Tyson Foods CEO Donnie King recently told analysts the company does not expect customers to pay for the company’s incompetencies but it would pass along price increases related to significantly higher operating costs. In that same conference call, Tyson reported net income was up 74% from a year ago for the quarter ending March 31. For the first half of Tyson’s fiscal 2022, the company has grown net income to $1.95 billion, more than double that of the same period last year. Tyson Foods Chief Financial Officer Stewart Glendinning said, “Our pricing actions led to approximately $2.1 billion in sales and price/mix benefits during the recent quarter which offset the cost of goods of $1.6 billion.”
Lindsay Owens, the founder of Groundwork Collaborative, said Tyson pocketed record profits on the backs of consumers after it covered its higher expenses. The meat giant had stellar profits in fiscal 2021 and 2020 as well. Owens said Tyson is not alone. Hormel executives said earlier this year the company had done “a great job with pricing increases.” As prices rose, Hormel improved its operating income by 19% in the first quarter of this year compared to 2021.
She said too often companies will seek to reward shareholders at the expense of consumers. Owens reports Pioneer Natural Resources, a Texas-based shale company, chose to limit production as prices rose from Russia’s invasion of Ukraine. She said the big winners are the shareholders as the company chose to return cash to them, in lieu of increasing production.
Groundwork Collaborative said the larger and more consolidated a sector gets the more pricing pressure the key players will have over consumers. One out of every five pounds of meat consumed in the U.S. comes from Tyson Foods, and Kimberly-Clark and Procter & Gamble control 70% of the U.S. diaper market, Owens said.
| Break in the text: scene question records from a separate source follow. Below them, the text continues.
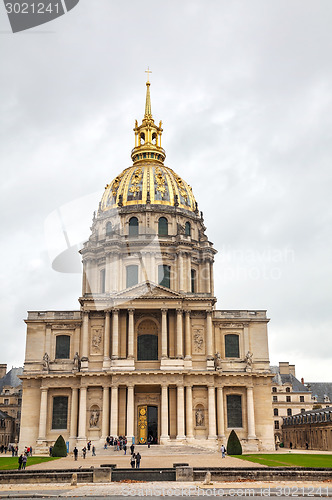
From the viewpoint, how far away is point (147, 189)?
7694 centimetres

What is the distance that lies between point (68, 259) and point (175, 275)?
15955mm

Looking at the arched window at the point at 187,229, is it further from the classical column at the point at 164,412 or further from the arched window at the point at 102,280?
the classical column at the point at 164,412

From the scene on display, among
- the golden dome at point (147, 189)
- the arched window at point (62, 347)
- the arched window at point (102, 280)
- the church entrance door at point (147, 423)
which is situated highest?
the golden dome at point (147, 189)

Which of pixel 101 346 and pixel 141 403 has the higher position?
pixel 101 346

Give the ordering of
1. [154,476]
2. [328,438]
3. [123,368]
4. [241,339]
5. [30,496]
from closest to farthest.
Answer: [30,496] < [154,476] < [123,368] < [241,339] < [328,438]

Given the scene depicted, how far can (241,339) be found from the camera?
63.5 meters

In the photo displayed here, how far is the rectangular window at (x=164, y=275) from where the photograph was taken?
71188 millimetres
Kimberly Clark executives said earlier this year they too, were increasing prices in order to allocate more cash to shareholders. The company is coming off a fiscal 2021 net income of $1.814 billion, falling from $2.353 billion in the previous year and $2.157 billion in fiscal 2019. P&G has raised prices across the board for many of its brands and has seen net income rise 9.8% to $21.33 billion last year.
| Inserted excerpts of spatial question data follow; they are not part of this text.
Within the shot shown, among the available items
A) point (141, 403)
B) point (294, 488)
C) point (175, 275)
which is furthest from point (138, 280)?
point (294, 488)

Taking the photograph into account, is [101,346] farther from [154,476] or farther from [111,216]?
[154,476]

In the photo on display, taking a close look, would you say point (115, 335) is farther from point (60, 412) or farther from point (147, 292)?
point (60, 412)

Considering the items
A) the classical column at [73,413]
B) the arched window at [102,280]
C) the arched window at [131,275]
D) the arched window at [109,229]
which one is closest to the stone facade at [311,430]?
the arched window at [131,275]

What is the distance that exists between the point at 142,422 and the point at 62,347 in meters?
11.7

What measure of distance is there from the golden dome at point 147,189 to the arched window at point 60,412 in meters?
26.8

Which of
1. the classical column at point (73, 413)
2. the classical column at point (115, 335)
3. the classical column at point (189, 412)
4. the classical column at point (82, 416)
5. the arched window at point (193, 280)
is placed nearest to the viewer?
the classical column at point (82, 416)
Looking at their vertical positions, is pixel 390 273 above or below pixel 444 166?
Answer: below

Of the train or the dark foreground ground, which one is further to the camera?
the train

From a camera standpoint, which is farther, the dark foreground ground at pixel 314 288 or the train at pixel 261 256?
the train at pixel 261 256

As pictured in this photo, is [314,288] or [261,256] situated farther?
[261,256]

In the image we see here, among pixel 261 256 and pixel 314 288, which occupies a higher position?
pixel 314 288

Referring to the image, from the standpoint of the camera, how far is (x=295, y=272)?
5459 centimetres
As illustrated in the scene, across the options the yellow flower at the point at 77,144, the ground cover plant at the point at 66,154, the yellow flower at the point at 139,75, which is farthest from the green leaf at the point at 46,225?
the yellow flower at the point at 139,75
The Guardian reported corporate profits rose 35% during the last year, which was their highest gains since 1950. This also coincides with the 8.3% inflation rate reported this month by the Labor Department.
“The analysis of Securities and Exchange Commission filings for 100 US corporations found net profits up by a median of 49%, and in one case by as much as 111,000%. Those increases came as companies saddled customers with higher prices and all but ten executed massive stock buyback programs or bumped dividends to enrich investors,” the Guardian noted in this report.
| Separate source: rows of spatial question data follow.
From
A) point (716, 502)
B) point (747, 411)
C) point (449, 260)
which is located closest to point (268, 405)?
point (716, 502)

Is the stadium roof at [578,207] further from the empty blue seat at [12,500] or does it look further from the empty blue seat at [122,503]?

Owens said corporations are taking the opportunity to raise prices under the cover of inflation.
“Companies know consumers are expecting higher prices right now and they are seeing just how far they push that,” she said.
Owens noted that the producer price index is up 10% from a year ago and corporate net income is up on average 12.4%, suggesting corporate America is finding a way to benefit from higher prices.